EXERCISE DESCRIPTION –
Exactly the lines from the one containing "Observing the photo, is" through the final line of the listing are to be retyped, and nothing more.

SUPPLIED INFORMATION –
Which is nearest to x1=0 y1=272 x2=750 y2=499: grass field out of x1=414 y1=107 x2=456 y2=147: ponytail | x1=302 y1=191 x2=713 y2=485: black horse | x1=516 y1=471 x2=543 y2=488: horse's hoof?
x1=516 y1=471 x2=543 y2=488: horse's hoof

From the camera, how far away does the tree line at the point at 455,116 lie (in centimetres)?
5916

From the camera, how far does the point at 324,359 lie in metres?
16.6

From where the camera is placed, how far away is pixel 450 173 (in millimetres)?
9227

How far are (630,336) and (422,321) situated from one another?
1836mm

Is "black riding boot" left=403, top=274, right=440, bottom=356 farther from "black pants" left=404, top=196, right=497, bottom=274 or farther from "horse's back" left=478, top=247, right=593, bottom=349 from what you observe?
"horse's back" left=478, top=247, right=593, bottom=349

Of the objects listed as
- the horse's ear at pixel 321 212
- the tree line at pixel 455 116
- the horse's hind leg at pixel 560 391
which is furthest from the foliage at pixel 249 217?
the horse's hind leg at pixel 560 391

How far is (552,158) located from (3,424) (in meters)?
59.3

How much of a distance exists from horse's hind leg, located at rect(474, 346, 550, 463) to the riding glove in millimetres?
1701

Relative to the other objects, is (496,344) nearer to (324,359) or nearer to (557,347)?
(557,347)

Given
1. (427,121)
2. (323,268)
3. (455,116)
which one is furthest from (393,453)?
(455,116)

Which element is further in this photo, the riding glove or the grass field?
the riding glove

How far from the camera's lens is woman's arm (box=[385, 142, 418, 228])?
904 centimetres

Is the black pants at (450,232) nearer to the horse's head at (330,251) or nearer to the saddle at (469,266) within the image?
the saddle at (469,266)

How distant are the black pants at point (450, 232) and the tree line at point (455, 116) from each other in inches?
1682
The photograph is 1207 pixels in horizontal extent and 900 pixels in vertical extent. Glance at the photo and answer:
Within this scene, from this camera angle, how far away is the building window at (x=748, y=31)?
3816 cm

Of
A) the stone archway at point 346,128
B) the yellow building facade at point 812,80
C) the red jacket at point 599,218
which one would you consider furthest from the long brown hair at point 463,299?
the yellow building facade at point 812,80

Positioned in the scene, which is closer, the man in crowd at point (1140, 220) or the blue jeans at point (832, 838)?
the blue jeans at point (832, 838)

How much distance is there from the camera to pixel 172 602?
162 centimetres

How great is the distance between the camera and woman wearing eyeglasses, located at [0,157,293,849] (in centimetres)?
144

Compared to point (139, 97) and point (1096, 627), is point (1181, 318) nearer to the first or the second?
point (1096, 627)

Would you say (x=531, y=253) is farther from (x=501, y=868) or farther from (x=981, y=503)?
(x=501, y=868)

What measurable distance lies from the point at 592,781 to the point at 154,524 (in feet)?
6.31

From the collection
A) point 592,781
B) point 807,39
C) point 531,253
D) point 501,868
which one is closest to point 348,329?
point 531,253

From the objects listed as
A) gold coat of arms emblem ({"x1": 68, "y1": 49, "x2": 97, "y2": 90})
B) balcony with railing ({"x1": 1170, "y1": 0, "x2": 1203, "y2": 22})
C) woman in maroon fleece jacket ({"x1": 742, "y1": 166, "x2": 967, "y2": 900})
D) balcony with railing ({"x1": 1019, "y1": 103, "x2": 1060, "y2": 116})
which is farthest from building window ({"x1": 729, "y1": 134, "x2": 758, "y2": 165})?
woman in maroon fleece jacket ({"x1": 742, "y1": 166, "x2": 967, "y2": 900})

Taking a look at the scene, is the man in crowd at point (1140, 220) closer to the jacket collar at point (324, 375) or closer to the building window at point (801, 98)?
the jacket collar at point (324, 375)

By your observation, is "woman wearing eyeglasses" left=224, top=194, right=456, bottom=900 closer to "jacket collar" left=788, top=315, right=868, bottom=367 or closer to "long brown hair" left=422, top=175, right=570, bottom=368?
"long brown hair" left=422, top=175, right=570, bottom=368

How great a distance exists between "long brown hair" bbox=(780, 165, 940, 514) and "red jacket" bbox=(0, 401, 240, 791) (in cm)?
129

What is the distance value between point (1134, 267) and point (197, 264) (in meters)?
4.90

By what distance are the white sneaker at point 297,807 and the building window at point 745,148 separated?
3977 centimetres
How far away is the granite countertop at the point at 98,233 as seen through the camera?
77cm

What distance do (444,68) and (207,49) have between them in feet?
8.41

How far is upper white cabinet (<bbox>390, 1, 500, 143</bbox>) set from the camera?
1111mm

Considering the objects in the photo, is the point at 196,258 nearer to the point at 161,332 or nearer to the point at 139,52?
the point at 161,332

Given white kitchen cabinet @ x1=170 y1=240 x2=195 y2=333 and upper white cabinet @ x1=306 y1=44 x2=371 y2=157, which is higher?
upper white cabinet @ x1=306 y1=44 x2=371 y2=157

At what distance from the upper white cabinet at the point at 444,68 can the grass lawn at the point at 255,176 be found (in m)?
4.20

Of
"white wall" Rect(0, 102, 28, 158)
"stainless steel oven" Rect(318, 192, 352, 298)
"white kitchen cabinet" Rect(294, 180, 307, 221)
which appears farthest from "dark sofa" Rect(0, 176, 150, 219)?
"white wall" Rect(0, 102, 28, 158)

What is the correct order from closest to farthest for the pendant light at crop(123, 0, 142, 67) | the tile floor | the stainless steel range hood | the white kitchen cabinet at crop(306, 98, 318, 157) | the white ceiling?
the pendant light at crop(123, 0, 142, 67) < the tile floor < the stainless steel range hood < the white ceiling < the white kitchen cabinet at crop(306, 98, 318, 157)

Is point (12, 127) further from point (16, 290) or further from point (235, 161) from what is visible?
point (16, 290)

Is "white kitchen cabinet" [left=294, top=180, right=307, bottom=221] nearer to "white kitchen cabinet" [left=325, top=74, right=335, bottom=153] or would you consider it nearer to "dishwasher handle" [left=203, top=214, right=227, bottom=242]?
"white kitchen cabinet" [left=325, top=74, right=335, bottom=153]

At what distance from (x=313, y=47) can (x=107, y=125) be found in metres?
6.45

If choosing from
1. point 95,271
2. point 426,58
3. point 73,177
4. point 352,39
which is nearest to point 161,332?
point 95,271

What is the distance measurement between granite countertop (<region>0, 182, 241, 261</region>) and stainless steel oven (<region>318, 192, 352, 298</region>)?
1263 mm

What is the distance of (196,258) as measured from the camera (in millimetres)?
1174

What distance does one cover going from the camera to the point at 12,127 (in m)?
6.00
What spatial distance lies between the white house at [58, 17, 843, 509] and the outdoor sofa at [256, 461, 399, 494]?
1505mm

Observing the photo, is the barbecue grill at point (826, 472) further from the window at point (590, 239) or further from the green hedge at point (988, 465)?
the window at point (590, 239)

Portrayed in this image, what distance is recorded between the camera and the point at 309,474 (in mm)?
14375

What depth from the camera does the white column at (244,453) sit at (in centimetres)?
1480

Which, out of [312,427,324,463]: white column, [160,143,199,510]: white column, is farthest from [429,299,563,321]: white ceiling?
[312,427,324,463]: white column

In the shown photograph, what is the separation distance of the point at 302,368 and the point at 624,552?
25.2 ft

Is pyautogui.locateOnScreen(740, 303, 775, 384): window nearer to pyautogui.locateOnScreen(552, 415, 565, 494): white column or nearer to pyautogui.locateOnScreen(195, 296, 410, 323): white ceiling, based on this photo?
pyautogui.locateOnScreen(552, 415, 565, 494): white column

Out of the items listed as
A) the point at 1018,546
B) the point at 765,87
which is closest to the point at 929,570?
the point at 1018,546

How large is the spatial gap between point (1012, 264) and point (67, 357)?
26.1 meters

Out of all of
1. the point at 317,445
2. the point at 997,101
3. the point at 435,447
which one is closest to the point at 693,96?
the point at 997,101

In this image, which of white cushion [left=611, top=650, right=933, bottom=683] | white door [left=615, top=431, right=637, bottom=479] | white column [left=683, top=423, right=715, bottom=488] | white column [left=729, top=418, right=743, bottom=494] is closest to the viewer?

CORRECT ANSWER –
Observing the photo, is the barbecue grill at point (826, 472) further from the window at point (590, 239) or further from the green hedge at point (988, 465)?
the window at point (590, 239)

Portrayed in this image, what distance is recorded between the camera and the point at 309,474 (in mm)?
14375

What depth from the camera does the white column at (244,453) sit at (in centimetres)?
1480

Which, out of [312,427,324,463]: white column, [160,143,199,510]: white column, is farthest from [429,299,563,321]: white ceiling?
[312,427,324,463]: white column

In the shown photograph, what is the separation distance of the point at 302,368 and the point at 624,552?
25.2 ft

Is pyautogui.locateOnScreen(740, 303, 775, 384): window nearer to pyautogui.locateOnScreen(552, 415, 565, 494): white column or nearer to pyautogui.locateOnScreen(195, 296, 410, 323): white ceiling, based on this photo?
pyautogui.locateOnScreen(552, 415, 565, 494): white column

Out of the items listed as
A) the point at 1018,546
B) the point at 765,87
which is closest to the point at 929,570?
the point at 1018,546

How large is the spatial gap between point (1012, 264) and point (67, 357)?
26.1 meters

Out of all of
1. the point at 317,445
2. the point at 997,101
3. the point at 435,447
which one is closest to the point at 693,96?
the point at 997,101

In this image, which of white cushion [left=611, top=650, right=933, bottom=683] | white door [left=615, top=431, right=637, bottom=479] | white column [left=683, top=423, right=715, bottom=488] | white column [left=729, top=418, right=743, bottom=494] is closest to the viewer?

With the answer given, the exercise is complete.